[Spatial question entries]
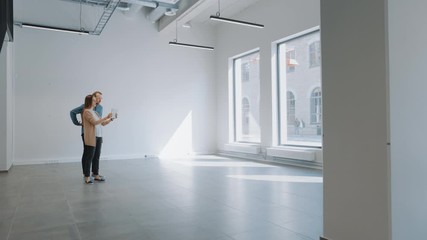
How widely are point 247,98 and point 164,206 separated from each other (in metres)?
6.17

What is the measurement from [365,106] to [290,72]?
584 centimetres

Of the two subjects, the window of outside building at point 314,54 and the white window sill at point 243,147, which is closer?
the window of outside building at point 314,54

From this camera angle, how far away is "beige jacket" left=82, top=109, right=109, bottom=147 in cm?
494

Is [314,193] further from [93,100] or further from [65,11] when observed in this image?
[65,11]

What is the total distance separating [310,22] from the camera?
6.77 meters

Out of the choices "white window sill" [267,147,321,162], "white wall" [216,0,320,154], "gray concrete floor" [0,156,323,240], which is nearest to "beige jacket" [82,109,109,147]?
"gray concrete floor" [0,156,323,240]

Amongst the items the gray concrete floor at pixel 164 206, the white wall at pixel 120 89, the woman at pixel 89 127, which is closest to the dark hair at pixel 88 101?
the woman at pixel 89 127

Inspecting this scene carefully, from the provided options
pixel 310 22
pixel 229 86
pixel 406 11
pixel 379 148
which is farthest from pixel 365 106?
pixel 229 86

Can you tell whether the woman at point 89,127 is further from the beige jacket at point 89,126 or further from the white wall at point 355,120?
the white wall at point 355,120

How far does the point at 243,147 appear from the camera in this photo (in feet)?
28.9

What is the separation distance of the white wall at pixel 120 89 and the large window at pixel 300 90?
2.87m

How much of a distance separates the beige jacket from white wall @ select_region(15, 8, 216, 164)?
3650 mm

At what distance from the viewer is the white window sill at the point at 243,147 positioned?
8.39 meters

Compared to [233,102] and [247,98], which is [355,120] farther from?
[233,102]
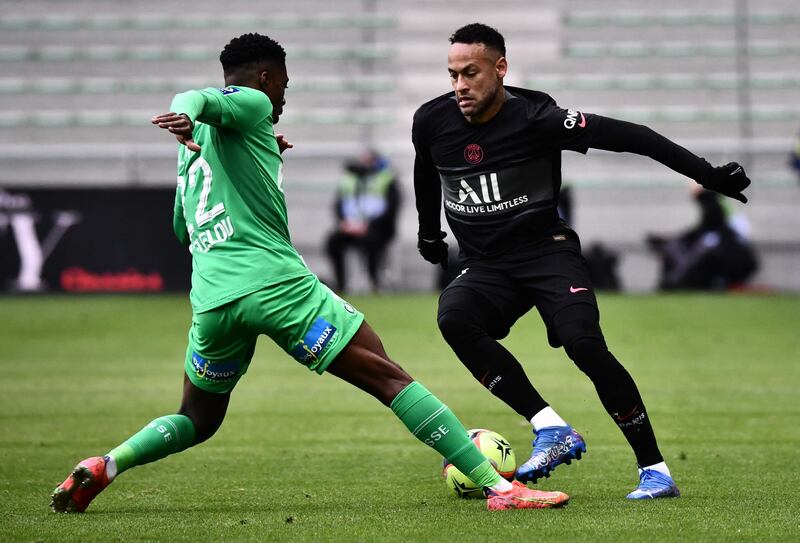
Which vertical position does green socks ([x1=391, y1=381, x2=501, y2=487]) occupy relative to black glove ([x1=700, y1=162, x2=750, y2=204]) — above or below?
below

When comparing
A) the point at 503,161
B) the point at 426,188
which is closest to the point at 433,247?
the point at 426,188

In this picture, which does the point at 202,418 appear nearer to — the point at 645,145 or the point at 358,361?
the point at 358,361

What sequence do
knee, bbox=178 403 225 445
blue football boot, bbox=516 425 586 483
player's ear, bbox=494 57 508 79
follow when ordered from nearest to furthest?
knee, bbox=178 403 225 445, blue football boot, bbox=516 425 586 483, player's ear, bbox=494 57 508 79

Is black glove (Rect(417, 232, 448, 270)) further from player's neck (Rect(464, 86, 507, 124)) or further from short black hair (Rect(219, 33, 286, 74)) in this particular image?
short black hair (Rect(219, 33, 286, 74))

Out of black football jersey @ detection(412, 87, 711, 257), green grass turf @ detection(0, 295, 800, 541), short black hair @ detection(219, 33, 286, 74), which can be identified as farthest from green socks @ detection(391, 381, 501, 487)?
short black hair @ detection(219, 33, 286, 74)

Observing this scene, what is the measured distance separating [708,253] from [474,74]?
14930 mm

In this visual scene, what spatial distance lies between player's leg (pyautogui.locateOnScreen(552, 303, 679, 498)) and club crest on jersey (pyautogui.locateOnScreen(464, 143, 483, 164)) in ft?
2.87

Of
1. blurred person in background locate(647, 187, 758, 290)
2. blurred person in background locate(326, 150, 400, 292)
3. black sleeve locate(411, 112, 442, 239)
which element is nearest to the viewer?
black sleeve locate(411, 112, 442, 239)

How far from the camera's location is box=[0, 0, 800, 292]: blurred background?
21875mm

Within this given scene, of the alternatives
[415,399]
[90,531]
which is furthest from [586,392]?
[90,531]

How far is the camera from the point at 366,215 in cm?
2083

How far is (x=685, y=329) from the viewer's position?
15.1 meters

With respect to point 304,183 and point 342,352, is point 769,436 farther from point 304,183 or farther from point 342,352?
point 304,183

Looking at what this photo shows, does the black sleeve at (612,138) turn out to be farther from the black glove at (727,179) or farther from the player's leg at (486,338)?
the player's leg at (486,338)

# Direction
State how many lines of the records above contain the word "gray", giving only the number.

# Result of the task
3